Ludger Lemieux (February 9, 1872 - October 27, 1953) was a Quebec architect who designed a number of notable Art deco structures in Montreal's Saint-Henri district. While he often worked in partnership with Joseph-Honoré MacDuff, his best-known structure, the Atwater Market, was designed not with MacDuff but with his son Paul M. Lemieux.

He was born in Farnham, Quebec to parents Moïse Lemieux and Marie Melanie Serre. He studied at McGill University before his architectural practice after 1897.

He was married to Marie Louise Pare and had six children including Paul Marie Lemieux.
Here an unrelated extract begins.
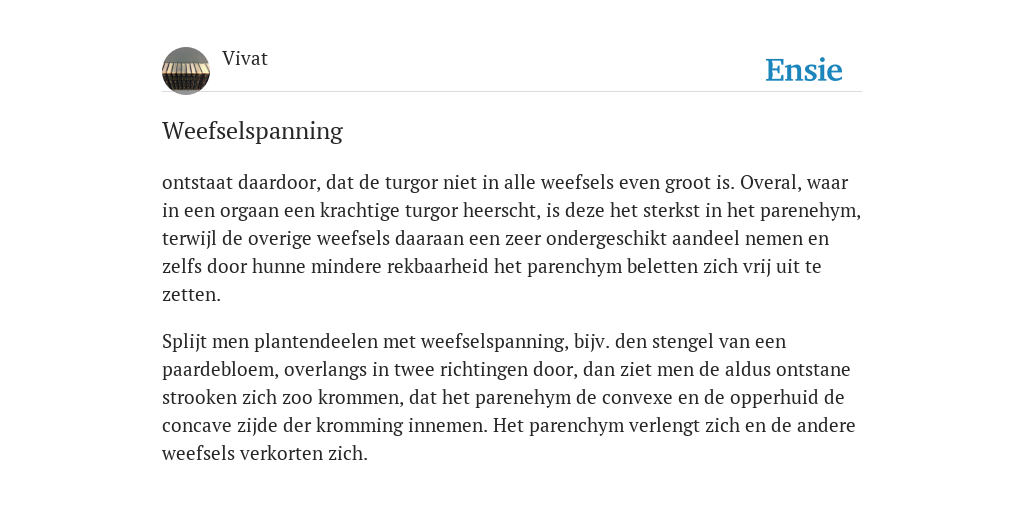 Vivat

Ensie

Weefselspanning

ontstaat daardoor, dat de turgor niet in alle weefsels even groot is. Overal, waar in een orgaan een krachtige turgor heerscht, is deze het sterkst in het parenehym, terwijl de overige weefsels daaraan een zeer ondergeschikt aandeel nemen en zelfs door hunne mindere rekbaarheid het parenchym beletten zich vrij uit te zetten.

Splijt men plantendeelen met weefselspanning, bijv. den stengel van een paardebloem, overlangs in twee richtingen door, dan ziet men de aldus ontstane strooken zich zoo krommen, dat het parenehym de convexe en de opperhuid de concave zijde der kromming innemen. Het parenchym verlengt zich en de andere weefsels verkorten zich.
He worked with Macduff from 1897 to 1918, then on his own until 1931 when his son Paul M. Lemieux (1902-1968) joined to work with father.

==Projects==

Lemieux, his partner as well as his sons were involved in 500 projects from the late 19th Century to mid 20th Century:

- Atwater Market (1938 avenue Atwater) 1933
- Église Saint-Vincent-Ferrier (301 rue Jarry est) 1931
- Saint-Henri Fire Station (Caserne de Pompiers 23 - 521-523 Place Saint-Henri) 1930
- Église Saint-Vincent-de-Paul (2310 rue Sainte-Catherine est) 1928
- Église Saint-Zotique (4565 rue Notre-Dame ouest) 1927 - with René Charbonneau, the architect of the Outremont Theatre.
- Telephone Exchange (831 avenue Rockland) 1914 with Joseph-Roméo Gadbois et Jean-Julien Perrault
- Église Sainte-Élisabeth-de-Portugale (670 rue de Courcelle) 1912 with Joseph-Honoré MacDuff; replaced in 1957-1958 and now demolished
- Wilder Store (282-288 rue Sainte-Catherine ouest) 1912 with Joseph-Honoré MacDuff
- Maison Camille Legault (557 rue Cote-Sainte-Catherine) 1912 with Joseph-Honoré MacDuff
- Grovers Building (Tooke Brothers Limited factory) (640-644 rue de Courcelle) 1907-1912 with Joseph-Honoré MacDuff
- Workman Building 1907
- Église Sainte-Irénée (3030 rue de Delisle & avenue Atwater next to Atwater Market) 1904 with Joseph-Honoré MacDuff
- Église St. Charles Church (2115 rue Centre) 1899 with Joseph-Honoré MacDuff
- Maison Albert Holmes (4286 rue de Maisonneuve Boulevard ouest) 1899 with Joseph-Honoré MacDuff
- Saint-Jeanne-de-Chantal school
- Bibliothèque Notre Dame (4707 rue de Notre-Dame ouest) 1898 - formerly Caserne de pompiers 24 with Joseph-Honoré MacDuff

==Other==

Ludger is a bar in Saint-Henri named after Lemieux.